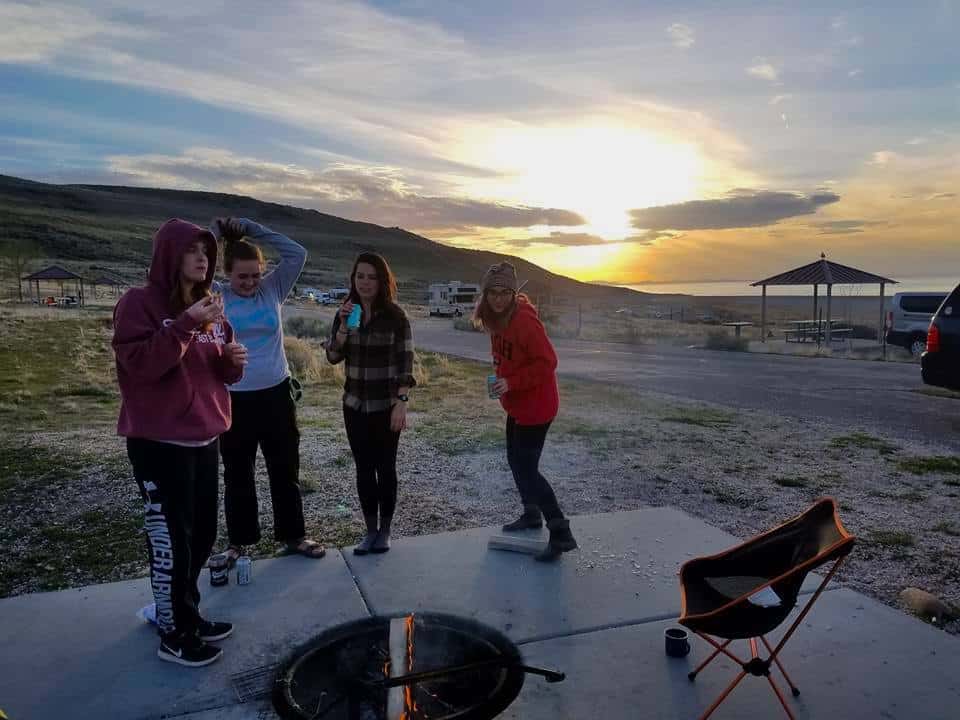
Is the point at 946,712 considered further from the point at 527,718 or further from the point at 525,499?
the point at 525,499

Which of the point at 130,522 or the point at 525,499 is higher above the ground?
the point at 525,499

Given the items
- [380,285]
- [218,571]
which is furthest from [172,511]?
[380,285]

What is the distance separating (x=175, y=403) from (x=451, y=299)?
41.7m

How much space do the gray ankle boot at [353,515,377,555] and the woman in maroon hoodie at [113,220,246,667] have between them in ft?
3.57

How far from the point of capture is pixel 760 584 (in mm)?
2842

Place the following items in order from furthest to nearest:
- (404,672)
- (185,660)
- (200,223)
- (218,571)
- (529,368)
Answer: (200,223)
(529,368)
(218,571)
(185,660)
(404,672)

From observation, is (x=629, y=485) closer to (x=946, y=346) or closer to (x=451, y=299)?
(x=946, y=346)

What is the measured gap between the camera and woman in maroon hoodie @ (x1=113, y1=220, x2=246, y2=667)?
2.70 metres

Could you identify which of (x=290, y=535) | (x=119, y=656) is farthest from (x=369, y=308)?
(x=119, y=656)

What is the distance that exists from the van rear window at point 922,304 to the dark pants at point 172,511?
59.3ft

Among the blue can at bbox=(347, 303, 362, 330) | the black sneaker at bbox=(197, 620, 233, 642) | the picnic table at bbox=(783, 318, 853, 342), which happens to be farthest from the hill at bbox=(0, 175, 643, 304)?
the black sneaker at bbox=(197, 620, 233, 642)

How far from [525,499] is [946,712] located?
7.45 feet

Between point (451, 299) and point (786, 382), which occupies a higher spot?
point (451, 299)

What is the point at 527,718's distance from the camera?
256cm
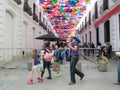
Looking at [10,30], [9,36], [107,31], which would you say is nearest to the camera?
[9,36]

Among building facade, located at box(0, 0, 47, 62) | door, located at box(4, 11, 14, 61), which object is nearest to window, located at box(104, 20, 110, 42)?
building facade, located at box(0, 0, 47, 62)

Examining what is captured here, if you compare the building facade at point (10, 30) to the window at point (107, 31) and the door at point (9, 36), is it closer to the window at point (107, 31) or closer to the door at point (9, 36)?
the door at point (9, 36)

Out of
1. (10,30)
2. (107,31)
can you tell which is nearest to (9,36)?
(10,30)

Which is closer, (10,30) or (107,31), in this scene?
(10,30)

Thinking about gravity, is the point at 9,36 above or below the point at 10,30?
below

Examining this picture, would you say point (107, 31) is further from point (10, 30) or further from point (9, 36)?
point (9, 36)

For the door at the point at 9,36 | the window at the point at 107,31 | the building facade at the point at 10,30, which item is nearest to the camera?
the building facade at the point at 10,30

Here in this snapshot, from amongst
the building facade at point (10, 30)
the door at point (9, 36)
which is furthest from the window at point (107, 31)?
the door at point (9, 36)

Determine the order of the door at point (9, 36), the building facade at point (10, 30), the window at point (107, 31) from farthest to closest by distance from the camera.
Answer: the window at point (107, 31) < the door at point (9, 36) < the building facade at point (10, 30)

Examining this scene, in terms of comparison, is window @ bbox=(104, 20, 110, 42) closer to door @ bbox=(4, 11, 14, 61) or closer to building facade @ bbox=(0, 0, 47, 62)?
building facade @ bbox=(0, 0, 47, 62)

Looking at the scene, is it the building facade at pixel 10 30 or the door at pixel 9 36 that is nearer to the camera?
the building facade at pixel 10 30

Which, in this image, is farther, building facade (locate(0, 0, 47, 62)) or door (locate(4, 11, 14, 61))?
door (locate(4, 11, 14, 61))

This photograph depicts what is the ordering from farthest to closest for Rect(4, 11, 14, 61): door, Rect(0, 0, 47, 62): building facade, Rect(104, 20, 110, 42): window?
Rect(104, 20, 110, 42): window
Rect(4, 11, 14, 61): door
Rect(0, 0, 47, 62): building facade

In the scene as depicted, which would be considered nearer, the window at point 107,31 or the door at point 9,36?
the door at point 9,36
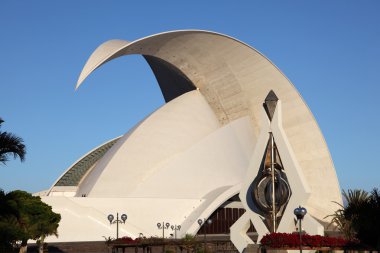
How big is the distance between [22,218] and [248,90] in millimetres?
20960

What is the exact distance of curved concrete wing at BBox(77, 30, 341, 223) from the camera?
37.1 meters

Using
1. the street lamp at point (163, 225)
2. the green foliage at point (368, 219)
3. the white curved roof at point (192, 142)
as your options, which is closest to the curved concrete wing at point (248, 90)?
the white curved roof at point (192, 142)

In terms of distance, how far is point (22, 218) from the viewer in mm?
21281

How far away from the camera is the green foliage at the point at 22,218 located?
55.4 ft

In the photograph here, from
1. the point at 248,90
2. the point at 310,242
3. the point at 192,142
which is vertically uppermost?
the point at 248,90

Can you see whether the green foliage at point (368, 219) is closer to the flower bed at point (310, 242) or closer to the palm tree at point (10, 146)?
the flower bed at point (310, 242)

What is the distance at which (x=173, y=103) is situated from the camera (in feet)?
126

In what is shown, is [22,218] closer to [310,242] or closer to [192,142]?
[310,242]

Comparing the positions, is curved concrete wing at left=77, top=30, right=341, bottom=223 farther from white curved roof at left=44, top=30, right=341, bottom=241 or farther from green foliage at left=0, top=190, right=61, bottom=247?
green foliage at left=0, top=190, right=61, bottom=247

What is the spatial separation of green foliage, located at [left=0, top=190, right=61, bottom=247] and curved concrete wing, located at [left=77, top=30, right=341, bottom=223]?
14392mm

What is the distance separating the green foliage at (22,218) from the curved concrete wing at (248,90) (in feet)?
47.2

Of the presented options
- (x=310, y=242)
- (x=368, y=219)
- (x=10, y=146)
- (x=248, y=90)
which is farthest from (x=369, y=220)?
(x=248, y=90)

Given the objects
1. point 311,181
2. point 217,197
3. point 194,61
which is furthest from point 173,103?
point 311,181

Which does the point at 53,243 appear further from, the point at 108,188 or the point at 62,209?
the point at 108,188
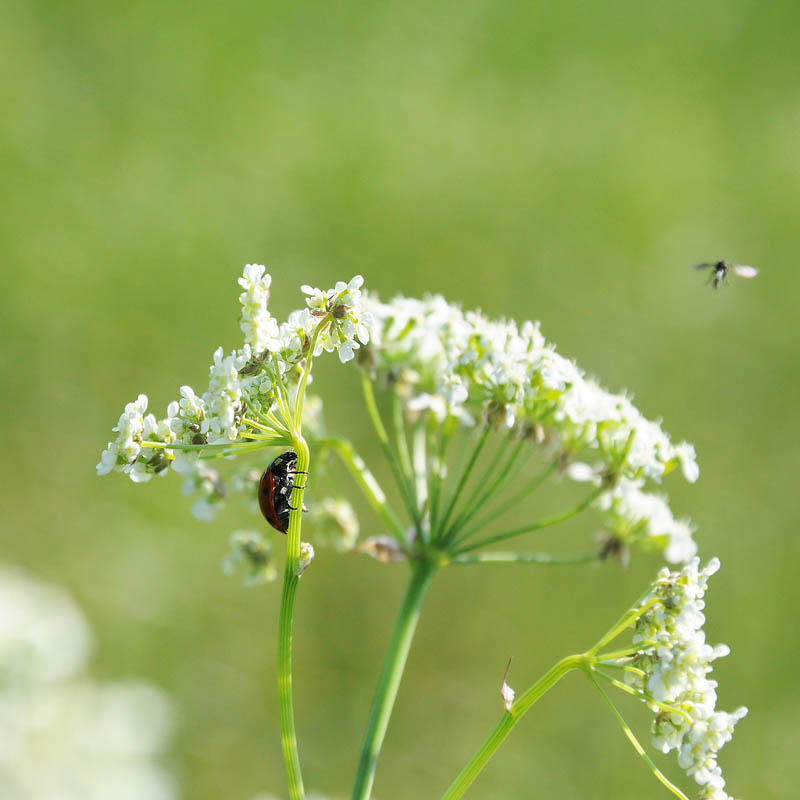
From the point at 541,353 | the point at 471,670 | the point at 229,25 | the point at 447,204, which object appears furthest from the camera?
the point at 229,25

Required work.
Rewrite all of the records above with "camera" swapped for "viewer" and every other word left as it is. Leave the pictures out of your answer.

Written response.
Is the point at 946,712 considered further from the point at 527,718 or further from the point at 525,499?
the point at 525,499

Which of the point at 130,522 or the point at 525,499 is higher above the ground?
the point at 525,499

Given the items
- [380,285]
- [218,571]
which is furthest from [172,511]?
[380,285]

What is the distance separating (x=175, y=403) from (x=451, y=299)?
41.7m

How much space do the gray ankle boot at [353,515,377,555] and the woman in maroon hoodie at [113,220,246,667] have between them in ft?
3.57

How far from the point of capture is pixel 760 584 (in mm)?
2842

Place the following items in order from furthest to nearest:
- (404,672)
- (185,660)
- (200,223)
- (218,571)
- (529,368)
Answer: (200,223)
(529,368)
(218,571)
(185,660)
(404,672)

From observation, is (x=629, y=485) closer to (x=946, y=346) or closer to (x=451, y=299)?
(x=946, y=346)

What is the measured gap between the viewer and woman in maroon hoodie @ (x1=113, y1=220, x2=246, y2=667)?
2.70 metres

Could you identify which of (x=290, y=535) | (x=119, y=656) is farthest from (x=369, y=308)?
(x=119, y=656)

What is the distance that exists from the van rear window at point 922,304 to the dark pants at point 172,511?
59.3ft

Among the blue can at bbox=(347, 303, 362, 330) | the black sneaker at bbox=(197, 620, 233, 642) | the picnic table at bbox=(783, 318, 853, 342), which happens to be farthest from the hill at bbox=(0, 175, 643, 304)?
the black sneaker at bbox=(197, 620, 233, 642)

How far from [525,499] is [946,712] located?
7.45 feet

Between point (451, 299) and point (786, 382), which occupies a higher spot?
point (451, 299)

What is the point at 527,718's distance from the viewer?
256cm
Looking at [10,30], [9,36], [107,31], which would you say is nearest to the viewer?
[9,36]

Among building facade, located at box(0, 0, 47, 62) | door, located at box(4, 11, 14, 61), which object is nearest to window, located at box(104, 20, 110, 42)?
building facade, located at box(0, 0, 47, 62)

Examining what is captured here, if you compare the building facade at point (10, 30) to the window at point (107, 31) and the door at point (9, 36), is it closer to the window at point (107, 31) or closer to the door at point (9, 36)?
the door at point (9, 36)

Out of
1. (10,30)
2. (107,31)
can you tell which is nearest to (9,36)?
(10,30)

Which is closer, (10,30) or (107,31), in this scene?
(10,30)

Thinking about gravity, is the point at 9,36 above or below the point at 10,30?
below

Examining this picture, would you say point (107, 31) is further from point (10, 30) or further from point (9, 36)?
point (9, 36)

For the door at the point at 9,36 | the window at the point at 107,31 | the building facade at the point at 10,30, which item is nearest to the viewer?
the building facade at the point at 10,30

Here in this snapshot, from amongst
the building facade at point (10, 30)
the door at point (9, 36)
which is furthest from the window at point (107, 31)?
the door at point (9, 36)

Determine the order of the door at point (9, 36), the building facade at point (10, 30), the window at point (107, 31) from farthest to closest by distance from the viewer.
Answer: the window at point (107, 31) < the door at point (9, 36) < the building facade at point (10, 30)

Examining this scene, in terms of comparison, is window @ bbox=(104, 20, 110, 42) closer to door @ bbox=(4, 11, 14, 61) or closer to building facade @ bbox=(0, 0, 47, 62)?
building facade @ bbox=(0, 0, 47, 62)

Looking at the scene, is it the building facade at pixel 10 30 or the door at pixel 9 36 that is nearer to the viewer?
the building facade at pixel 10 30

Which, in this image, is farther, building facade (locate(0, 0, 47, 62)) or door (locate(4, 11, 14, 61))?
door (locate(4, 11, 14, 61))

This photograph depicts what is the ordering from farthest to closest for Rect(4, 11, 14, 61): door, Rect(0, 0, 47, 62): building facade, Rect(104, 20, 110, 42): window?
Rect(104, 20, 110, 42): window
Rect(4, 11, 14, 61): door
Rect(0, 0, 47, 62): building facade

In the scene as depicted, which would be considered nearer, the window at point 107,31 or the door at point 9,36?
the door at point 9,36
How big is the distance between [22,218] and [248,90] in millimetres?
20960

What is the exact distance of curved concrete wing at BBox(77, 30, 341, 223) from the viewer?
37.1 meters

Using
1. the street lamp at point (163, 225)
2. the green foliage at point (368, 219)
3. the white curved roof at point (192, 142)
as your options, which is closest to the curved concrete wing at point (248, 90)?
the white curved roof at point (192, 142)

In terms of distance, how far is point (22, 218) from the viewer in mm?
21281

How far away from the viewer is the green foliage at the point at 22,218 located?
55.4 ft

In the photograph here, from
1. the point at 248,90
2. the point at 310,242
3. the point at 192,142
which is vertically uppermost?
the point at 248,90

Can you see whether the green foliage at point (368, 219) is closer to the flower bed at point (310, 242) or closer to the palm tree at point (10, 146)?
the flower bed at point (310, 242)

What is the distance at which (x=173, y=103) is situated from the viewer (in feet)?
126

In what is shown, is [22,218] closer to [310,242] or closer to [192,142]?
[310,242]

Comparing the positions, is curved concrete wing at left=77, top=30, right=341, bottom=223 farther from white curved roof at left=44, top=30, right=341, bottom=241 or farther from green foliage at left=0, top=190, right=61, bottom=247?
green foliage at left=0, top=190, right=61, bottom=247

What is the spatial separation of green foliage, located at [left=0, top=190, right=61, bottom=247] and curved concrete wing, located at [left=77, top=30, right=341, bottom=223]?
14392mm

What is the distance separating the green foliage at (22,218) from the curved concrete wing at (248,90) (in feet)?
47.2

Of the presented options
- (x=310, y=242)
- (x=368, y=219)
- (x=10, y=146)
- (x=248, y=90)
which is farthest from (x=369, y=220)?
(x=248, y=90)

Given the objects
1. point 311,181
2. point 217,197
3. point 194,61
which is furthest from point 173,103?
point 311,181

Which does the point at 53,243 appear further from, the point at 108,188 or the point at 62,209?
the point at 108,188
From the point at 541,353 | the point at 471,670 | the point at 229,25 | the point at 447,204, which object appears furthest from the viewer?
the point at 229,25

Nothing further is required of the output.